* **BRIEF**
A verbatim copy of the records is required, with all pictures left out.

* **Lines of data**
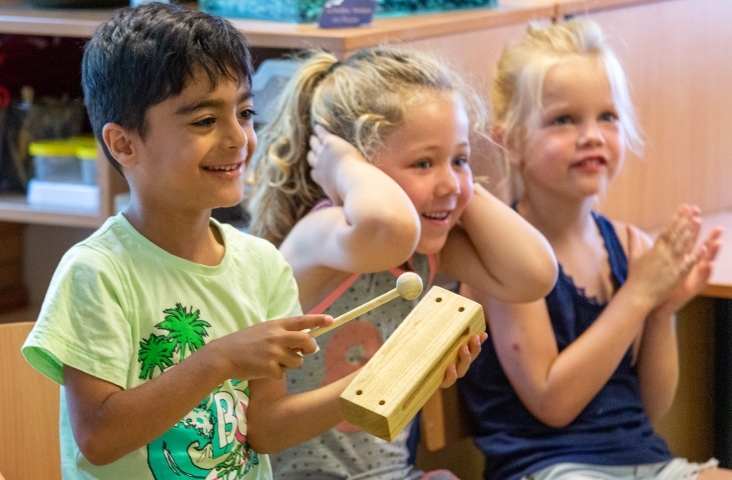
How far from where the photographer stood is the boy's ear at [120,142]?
3.22ft

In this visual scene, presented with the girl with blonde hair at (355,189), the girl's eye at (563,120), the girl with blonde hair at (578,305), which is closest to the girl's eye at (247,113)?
the girl with blonde hair at (355,189)

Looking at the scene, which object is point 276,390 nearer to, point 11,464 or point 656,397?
point 11,464

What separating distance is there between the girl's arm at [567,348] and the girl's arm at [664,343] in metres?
0.05

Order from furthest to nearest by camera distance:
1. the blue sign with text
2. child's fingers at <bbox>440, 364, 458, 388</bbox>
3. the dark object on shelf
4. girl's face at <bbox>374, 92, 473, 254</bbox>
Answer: the dark object on shelf < the blue sign with text < girl's face at <bbox>374, 92, 473, 254</bbox> < child's fingers at <bbox>440, 364, 458, 388</bbox>

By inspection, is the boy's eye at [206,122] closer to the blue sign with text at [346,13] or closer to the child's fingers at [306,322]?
the child's fingers at [306,322]

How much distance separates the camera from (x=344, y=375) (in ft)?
4.41

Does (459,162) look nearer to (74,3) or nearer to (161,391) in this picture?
(161,391)

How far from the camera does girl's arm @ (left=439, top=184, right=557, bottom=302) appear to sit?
1.33 m

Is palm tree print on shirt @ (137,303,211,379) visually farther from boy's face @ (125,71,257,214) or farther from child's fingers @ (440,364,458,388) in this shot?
child's fingers @ (440,364,458,388)

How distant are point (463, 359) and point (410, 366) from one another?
87mm

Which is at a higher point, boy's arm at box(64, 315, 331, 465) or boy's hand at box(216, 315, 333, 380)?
boy's hand at box(216, 315, 333, 380)

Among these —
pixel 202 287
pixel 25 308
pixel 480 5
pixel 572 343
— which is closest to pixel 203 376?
pixel 202 287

* **WORKED SOLUTION**
How far from where the photographer stood is the boy's ear at [120,142]?
3.22ft

In this visual scene, presented with the girl with blonde hair at (355,189), the girl's eye at (563,120), the girl with blonde hair at (578,305), which is closest to the girl's eye at (247,113)?
the girl with blonde hair at (355,189)

Looking at the scene, which object is point 276,390 nearer to, point 11,464 or point 656,397?
point 11,464

What separating distance is there between the girl's arm at [567,348] and the girl's arm at [664,343] in metres?
0.05

Order from furthest to nearest by camera distance:
1. the blue sign with text
2. child's fingers at <bbox>440, 364, 458, 388</bbox>
3. the dark object on shelf
4. girl's face at <bbox>374, 92, 473, 254</bbox>
Answer: the dark object on shelf < the blue sign with text < girl's face at <bbox>374, 92, 473, 254</bbox> < child's fingers at <bbox>440, 364, 458, 388</bbox>

By inspection, is the boy's eye at [206,122] closer to the blue sign with text at [346,13] or closer to the child's fingers at [306,322]?
the child's fingers at [306,322]

How much distance separates the camera from (x=344, y=375) (in ft)?
4.41

Does (459,162) look nearer to (74,3) or nearer to (161,391) in this picture?
(161,391)

How far from the camera does girl's arm @ (left=439, top=184, right=557, bottom=302) appear to sit?
1.33 m

Is palm tree print on shirt @ (137,303,211,379) visually farther from boy's face @ (125,71,257,214) or farther from child's fingers @ (440,364,458,388) in this shot?
child's fingers @ (440,364,458,388)

How distant are point (463, 359) and point (410, 366) from one another?
87mm

Which is at a higher point, boy's arm at box(64, 315, 331, 465) or boy's hand at box(216, 315, 333, 380)?
boy's hand at box(216, 315, 333, 380)

Among these —
pixel 202 287
pixel 25 308
pixel 480 5
pixel 572 343
— which is closest to pixel 203 376?
pixel 202 287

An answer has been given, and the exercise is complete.